Words with estimates based on fewer than ten observations (indicating a low accuracy rate), were then dropped. Table 16 summarizes the regression results. Positive relationships were found between zRT and number of morphemes, token duration, and neighborhood density. Words with longer tokens, had more morphemes, or resided in dense neighborhoods (more confusable) were associated with slower latencies. Negative relationships were found between zRT and familiarity, prevalence, frequency, and the principal component. Words that were more familiar, prevalent, encountered more often, and more phonologically distinct (less confusable) were associated with faster RTs.
Linear mixed effects modeling
We also analyzed the data using a linear mixed effects (LME) model for the same variables, using R (R Core Team, 2019). zRTs were fitted using the lme4 package (Bates, Maechler, Bolker, & Walker, 2015); p values for fixed effects were obtained using the lmerTest package (Kuznetsova, Brockhoff, & Christensen, 2016). The influence of the variables was treated as fixed effects. Random intercepts for participants and items, and random slopes for frequency (lgSUBTLCD), NUSFAM, phonological neighborhood density, and PCA were included in the model.
As can be seen in Table 17, the pattern of results converges with those obtained in the item-level regression analyses.
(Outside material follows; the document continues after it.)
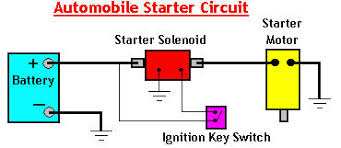 vw trike wiring when the ignition key is turned all the way to the start position it allows electricity to flow to the starter solenoid relay which then connects the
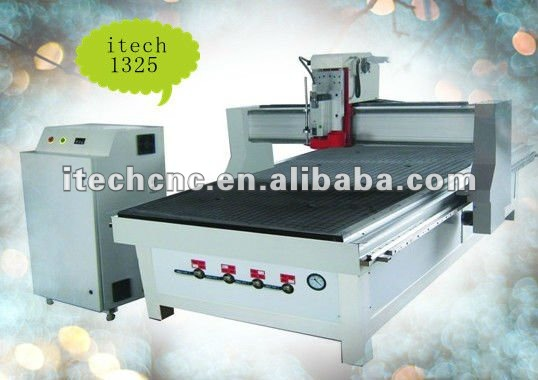 Hot sale high speed new science working models 1325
Inhibitory effects on zRT were observed for number of morphemes, token duration, and neighborhood density, while facilitatory effects on zRT were observed for familiarity, prevalence, frequency, and the principal component.
Taken together, these patterns replicate the more robust findings in auditory lexical decision, such as facilitation for more frequent words and competition between similar sounding words. They are also consistent with findings from visual lexical decision for word prevalence (Brysbaert et al., 2019), which has not been previously explored in the auditory domain.
Virtual factorial experiments
We have already described some regression and lme analyses based on the megastudy approach in the earlier sections, for both word identification and auditory lexical decision. The database can also be used to do auditory lexical decision virtual experiments for smaller word lists, such as those found in factorial experiments. One important feature of the AELP multi-talker database is that different participants heard different tokens across the six talkers. Hence, we can essentially do a total of three to six virtual replications, depending on whether dialect-level or talker-level estimates are used. An obvious advantage of this is that multiple replications would provide more confidence on the robustness and generalizability of any observed effects.
In the following sections, we describe three such virtual experiments on a lexical property (word frequency), a structural property (phonological onset-density), and a semantic property (number of features) that have been reported in the literature.
Taft and Hambly (1986) reported that high frequency words were responded to more accurately and faster than low frequency words in their Experiment 4. We performed a 2×6 mixed-design analysis of variance (ANOVA) using zRT as the dependent variable, with Frequency (high, low) as the between-items factor and Talker (F1 to M3) as the within-items factor, on 38 of their 48 words found in the AELP database. The frequency effect was replicated and depicted in Fig. 2. High-frequency words were associated with more accurate, F(1, 36) = 11.79, MSe = .04, p < .01, and faster responses, F(1, 36) = 14.42, MSe = .36, p < .01, than low-frequency words.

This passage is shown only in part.